*Brano proposto*:
>>>
LAS MENINAS È UNO DEI QUADRI PIÙ CELEBRI DI DIEGO VELÁZQUEZ: UN RITRATTO FORTEMENTE REALISTICO DELLA CORTE SPAGNOLA, MA CARICO DI UNA FITTA RETE DI VALENZE SIMBOLICHE E DI SIGNIFICATI NASCOSTI.
“Preferirei essere il primo pittore delle cose comuni piuttosto che il secondo dell’arte più alta.” (Diego Velázquez)
LAS MENINAS, DESCRIZIONE
Las Meninas è un dipinto ad olio di Diego Velázquez, datato 1656, oggi custodito al Museo Nacional del Prado di Madrid. Si tratta di una delle ultime opere realizzate dall’artista, che morirà solo tre anni dopo, in veste di pittore di corte del re Filippo IV.
Il soggetto principale della grande tela è Margherita, figlia primogenita di Filippo IV e della sua seconda moglie, nonché nipote, Marianna d’Asburgo. L’ambiente che ospita il ritratto è lo studio dell’artista. Il re, infatti, attorno al 1650 aveva concesso a Velázquez l’uso de la Pieza Principal (sala principale) presso il Real Alcázar, segno della considerazione che gli veniva tributata.
<<<
*Materiale raccolto*:
>>>
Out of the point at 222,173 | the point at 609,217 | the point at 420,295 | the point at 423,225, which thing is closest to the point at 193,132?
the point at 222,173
<<<
*Esercizio assegnato A*: Indica se ciascuna affermazione concorda con il brano proposto, rispondendo sì o no e citando le parole decisive del testo: (i) il dipinto è datato 1656; (ii) Velázquez morì cinque anni dopo aver realizzato l'opera; (iii) oggi il dipinto si trova a Madrid.
*Esercizio assegnato B*: Elenca tutte le persone citate per nome nel brano proposto.

*Risposta A*:
(i) Sì: «datato 1656».
(ii) No: «che morirà solo tre anni dopo».
(iii) Sì: «oggi custodito al Museo Nacional del Prado di Madrid».

*Risposta B*:
Diego Velázquez
Filippo IV
Margherita
Marianna d'Asburgo